深堀:小学生のおきに、後にダブルスでペアを組む小椋久美子さんと対戦していたそうですが。

潮田:はい、その試合中に停電のアクシデントがあって、停電は覚えていたのですが、小椋さんと対戦したことは忘れていました(笑)。

深堀:小椋さんとは、高校2年のときにアジア遠征のための強化合宿で、偶然ダブルスを組むことになったと伺ったのですが。

潮田:先輩ペアの練習のために、余った私と小椋さんがペアを組んだら、正規のダブルスペアに勝ってしまったんです。小椋さんと初めてペア組んだとき「阿吽の呼吸」といいますか、攻撃など自分の動きのリズムに「こんなにマッチする人がいるのか」と衝撃を受けましたね。それで、ダブルスの面白さに気付いたんです。

深堀:高校卒業後は、02年に小椋さんの誘いでバドミントンの強豪チーム、三洋電機へ入社。ここから「オグシオ」の大躍進が始まりましたよね。お二人は高校時代の活躍もあって、04年のアテネ五輪の「特別強化指定選手」にも選ばれましたが、日本代表はどうでしたか。

潮田:日本代表監督の朴柱奉(パク・ジュボン)さんに最初にいわれたのが、日本人はメンタルが弱いという点でした。そこで、自信を持ってプレーするために「追い込んだ練習」を取り入れたんです。戦うための準備として「これだけ練習したのだから」というものがあれば、強い気持ちで大会に出場できますから。

深堀:アテネ五輪は怪我の影響などもあり、出場は叶いませんでしたが、次の北京五輪に向かっては、どんな点を意識されたのでしょう。

潮田:コンビネーションも含め、二人で再び話し合い「自分たちに何が足りないか」を確認しました。そして、戦術についても「共通意識」を大事にするようにしたんです。

深堀:実力が上がるほど「オグシオ」ペアの注目度は上がっていったと思います。そのような状況下で、練習も含めて生活のバランスはうまく取れていたのでしょうか。

潮田:正直、大変でした(笑)。
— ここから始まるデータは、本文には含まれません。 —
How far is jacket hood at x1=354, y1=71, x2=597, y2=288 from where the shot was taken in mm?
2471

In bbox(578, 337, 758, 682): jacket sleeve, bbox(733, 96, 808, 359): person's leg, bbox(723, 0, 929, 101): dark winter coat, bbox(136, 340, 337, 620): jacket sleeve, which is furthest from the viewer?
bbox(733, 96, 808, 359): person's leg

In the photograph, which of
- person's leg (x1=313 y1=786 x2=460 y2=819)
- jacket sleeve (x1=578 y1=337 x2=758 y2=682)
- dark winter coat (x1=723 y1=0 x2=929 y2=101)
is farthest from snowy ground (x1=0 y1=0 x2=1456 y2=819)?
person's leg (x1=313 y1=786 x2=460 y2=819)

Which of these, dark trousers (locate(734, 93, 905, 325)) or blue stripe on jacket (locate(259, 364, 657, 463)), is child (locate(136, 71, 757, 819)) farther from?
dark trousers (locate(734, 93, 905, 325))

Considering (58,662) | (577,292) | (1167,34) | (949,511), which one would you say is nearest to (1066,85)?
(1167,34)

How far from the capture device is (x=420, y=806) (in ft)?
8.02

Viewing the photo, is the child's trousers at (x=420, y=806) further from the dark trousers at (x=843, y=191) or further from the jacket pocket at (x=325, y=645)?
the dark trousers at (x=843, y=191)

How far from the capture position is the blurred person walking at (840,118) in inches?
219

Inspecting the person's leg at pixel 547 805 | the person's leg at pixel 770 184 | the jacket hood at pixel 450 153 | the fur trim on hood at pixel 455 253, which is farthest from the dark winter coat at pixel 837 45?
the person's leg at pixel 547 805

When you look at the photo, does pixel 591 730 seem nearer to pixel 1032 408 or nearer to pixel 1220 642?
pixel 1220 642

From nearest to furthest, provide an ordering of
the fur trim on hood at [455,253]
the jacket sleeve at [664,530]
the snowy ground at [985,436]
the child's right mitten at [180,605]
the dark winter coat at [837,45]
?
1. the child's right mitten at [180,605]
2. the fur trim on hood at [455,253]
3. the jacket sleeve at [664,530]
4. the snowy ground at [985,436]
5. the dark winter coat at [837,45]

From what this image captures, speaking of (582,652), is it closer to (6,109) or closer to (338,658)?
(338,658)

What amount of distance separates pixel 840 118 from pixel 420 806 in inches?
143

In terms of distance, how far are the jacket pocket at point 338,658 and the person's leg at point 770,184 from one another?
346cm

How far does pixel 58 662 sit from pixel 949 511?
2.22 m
なかなか自分の時間が持てなくて。オフに取材が入るなど、自分たちを取り巻く環境が大きく変わりましたから。当時はさまざまなことが知らないうちに進んでいくような不思議な感覚がありました。ただし、注目されることで、モチベーションは高くなりましたね。例えば、二人の中では全日本の優勝はマストみたいな。「日本一になってオリンピックに出場する」という強い気持ちがありました。
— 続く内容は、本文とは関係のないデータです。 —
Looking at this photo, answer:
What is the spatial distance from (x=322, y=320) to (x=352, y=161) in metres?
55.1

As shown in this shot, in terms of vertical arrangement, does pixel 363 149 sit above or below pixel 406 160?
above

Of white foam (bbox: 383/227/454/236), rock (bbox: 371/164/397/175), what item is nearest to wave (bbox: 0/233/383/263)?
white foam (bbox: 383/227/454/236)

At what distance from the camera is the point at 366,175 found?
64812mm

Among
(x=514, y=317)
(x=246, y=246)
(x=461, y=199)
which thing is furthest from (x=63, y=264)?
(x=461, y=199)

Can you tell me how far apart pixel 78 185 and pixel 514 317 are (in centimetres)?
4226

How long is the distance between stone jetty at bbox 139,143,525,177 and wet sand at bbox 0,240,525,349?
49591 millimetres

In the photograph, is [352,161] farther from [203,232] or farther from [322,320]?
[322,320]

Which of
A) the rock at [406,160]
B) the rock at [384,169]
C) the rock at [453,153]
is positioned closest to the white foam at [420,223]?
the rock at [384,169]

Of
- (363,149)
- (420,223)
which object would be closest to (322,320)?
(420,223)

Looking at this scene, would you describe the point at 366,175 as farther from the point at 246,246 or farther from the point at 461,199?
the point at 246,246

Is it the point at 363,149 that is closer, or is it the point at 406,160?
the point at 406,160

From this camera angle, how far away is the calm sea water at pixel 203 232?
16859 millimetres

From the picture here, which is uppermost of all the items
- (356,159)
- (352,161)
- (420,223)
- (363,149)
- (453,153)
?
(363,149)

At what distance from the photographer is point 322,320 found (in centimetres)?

深堀:人気だけではなく「実力が大切」という意識を強く持つことが、成長につながると感じますね。北京五輪の前年の2007年には、世界選手権で銅メダルを獲得され、大きな自信にもなったと思うのですが。

潮田:確かに自信にはなったのですが、結果的に私たちの注目度も一気に上がったので、不安も大きくなったんです。こんなに応援されて「北京五輪でメダルが取れなかったら」みたいなマイナスな気持ちが生まれたんですね。だからこそ、悔いが残らないように、ハードな練習を繰り返しました。
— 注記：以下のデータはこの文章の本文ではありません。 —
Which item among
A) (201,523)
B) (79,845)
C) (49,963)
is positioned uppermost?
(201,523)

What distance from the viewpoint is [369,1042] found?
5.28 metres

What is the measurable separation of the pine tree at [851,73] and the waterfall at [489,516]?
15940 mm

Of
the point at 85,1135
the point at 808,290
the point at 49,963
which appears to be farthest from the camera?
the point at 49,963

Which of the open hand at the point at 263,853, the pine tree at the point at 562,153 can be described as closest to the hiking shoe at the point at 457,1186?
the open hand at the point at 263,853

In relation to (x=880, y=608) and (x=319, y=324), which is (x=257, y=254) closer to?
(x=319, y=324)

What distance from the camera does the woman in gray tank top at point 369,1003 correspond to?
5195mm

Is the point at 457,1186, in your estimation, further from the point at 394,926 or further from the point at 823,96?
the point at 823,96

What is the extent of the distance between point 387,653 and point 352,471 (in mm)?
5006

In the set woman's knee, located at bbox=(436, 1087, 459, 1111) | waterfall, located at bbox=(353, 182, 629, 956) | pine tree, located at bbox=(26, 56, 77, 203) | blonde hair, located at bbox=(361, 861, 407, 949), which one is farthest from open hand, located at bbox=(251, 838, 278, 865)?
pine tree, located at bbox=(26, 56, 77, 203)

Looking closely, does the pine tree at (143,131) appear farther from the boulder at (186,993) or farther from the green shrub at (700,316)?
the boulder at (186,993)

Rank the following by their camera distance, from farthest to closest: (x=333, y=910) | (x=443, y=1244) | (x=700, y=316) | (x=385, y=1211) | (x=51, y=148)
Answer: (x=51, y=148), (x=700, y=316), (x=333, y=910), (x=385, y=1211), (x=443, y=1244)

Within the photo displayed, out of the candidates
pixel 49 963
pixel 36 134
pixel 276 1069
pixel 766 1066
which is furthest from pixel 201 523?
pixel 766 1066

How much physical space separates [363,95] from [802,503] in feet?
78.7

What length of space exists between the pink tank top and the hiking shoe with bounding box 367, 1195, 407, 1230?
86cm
深堀:北京五輪は、結果からいえば5位で惜しくもメダルには届きませんでしたが、04年から08年にかけて、全日本5連覇を成し遂げられているのはすごいと思います。

潮田:今だからいえるのですが、北京五輪が開催された08年は、調子がよくなかったんです。オリンピックで「メダルを取りたい」と強く思っていましたが、コンディションが上がらない時期が続いたんですね。ですから、結果は妥当だと思います。全日本については「勝つこと」が私たちのプライドでした。「オグシオは実力もある」というのを証明したいと思っていたので。

深堀:アスリートは試合に勝つことも負けることもあると思いますが、潮田さんは成長するために必要な目標設定は、どのように感じますか。

潮田:競技を続けていくうえでのモチベーションだと思います。ですから、目標設定がないと先に進めません。自分の現状を把握し目指す方向性を決めることはすごく重要です。

深堀:トップアスリートの方々は、みなさん同じ考え方だと感じます。